For the three and six months ended June 30, 2006, the corporation realized positive cash flows of $45.9 million and $64.6 million from the settlement of net investment hedges of foreign subsidiaries compared to $8.3 million and $3.3 million, respectively, in the same periods in 2005. This increase was due to the strengthening of the Canadian dollar against the U.S. dollar.
16 TRANSALTA CORPORATION / Q2 2006
Financing activities
Cash used in financing activities during the quarter was $99.9 million compared to $46.7 million over the same quarter for 2005. This increase was mainly due to timing of dividends on common shares ($30.5 million) and from repayment of short-term debt. For the first six months of 2006, cash used in financing activities was $277.2 million compared to $143.6 million in the same period in 2005. This increase was due to timing of dividend payments and a net decrease in long- and short-term debt balances.
LIQUIDITY AND CAPITAL RESOURCES
Liquidity risk arises from our ability to meet general funding needs, engage in trading and hedging activities and manage the assets, liabilities and capital structure of the company. Liquidity risk is managed to maintain sufficient liquid financial resources to fund obligations as they become due in the most cost-effective manner.
------------------------------------
## Set exercise 1
Return the part of the TransAlta quarterly report excerpt that begins at the words "LIQUIDITY AND CAPITAL" and stops after "most cost-effective manner.", copied word for word.
## Set exercise 2
Carry the TransAlta quarterly report excerpt further, picking up right after its last sentence.

## Data block
------------------------------------
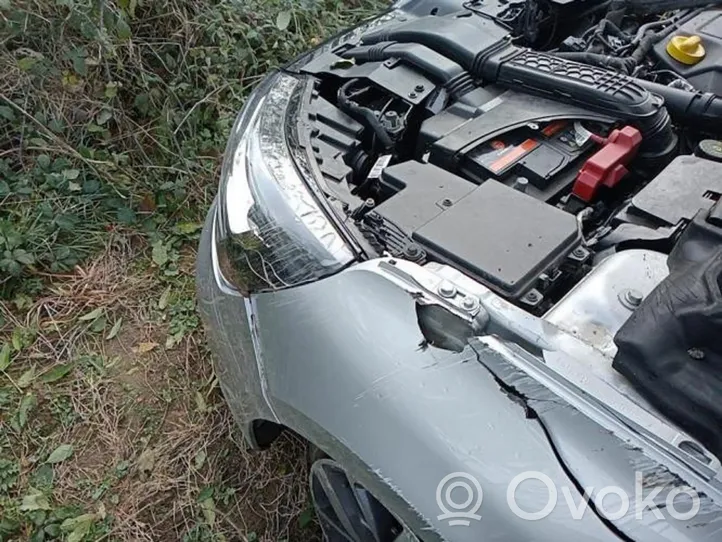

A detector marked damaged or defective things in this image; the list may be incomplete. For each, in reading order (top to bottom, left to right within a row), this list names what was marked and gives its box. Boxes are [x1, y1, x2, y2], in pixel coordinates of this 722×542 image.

cracked headlight [217, 72, 358, 298]
collision damage [194, 0, 720, 540]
------------------------------------
## Written response 1
LIQUIDITY AND CAPITAL RESOURCES
Liquidity risk arises from our ability to meet general funding needs, engage in trading and hedging activities and manage the assets, liabilities and capital structure of the company. Liquidity risk is managed to maintain sufficient liquid financial resources to fund obligations as they become due in the most cost-effective manner.

## Written response 2
Our liquidity needs are met through a variety of sources, including: cash generated from operations, short-term borrowings against our credit facilities, and commercial paper program and long-term debt issued under the corporation’s U.S. shelf registrations and Canadian Medium Term Note program. Our primary uses of funds are operational expenses, capital expenditures, dividends, distributions to non-controlling limited partners and interest and principal payments on debt securities.
We have a $1.5 billion committed syndicated credit facility and approximately $331.9 million of uncommitted credit facilities. At June 30, 2006, we had $1.2 billion available under these credit facilities (December 31, 2005 - $1.2 billion).
We have obligations to issue letters of credit to secure potential liabilities to certain parties including those related to potential environmental obligations, trading activities, hedging activities and purchase obligations. At June 30, 2006, we had issued letters of credit totaling $534.9 million compared to $694.6 million at December 31, 2005. The decrease in letters of credit is due primarily to lower electricity spot prices in the Pacific Northwest.
We expect that our ability to generate adequate cash flow from operations in the short-term and the long-term and, when needed, to maintain financial capacity and flexibility to provide for planned growth remains substantially unchanged since December 31, 2005.
On July 20, 2006, we had approximately 201.3 million common shares outstanding.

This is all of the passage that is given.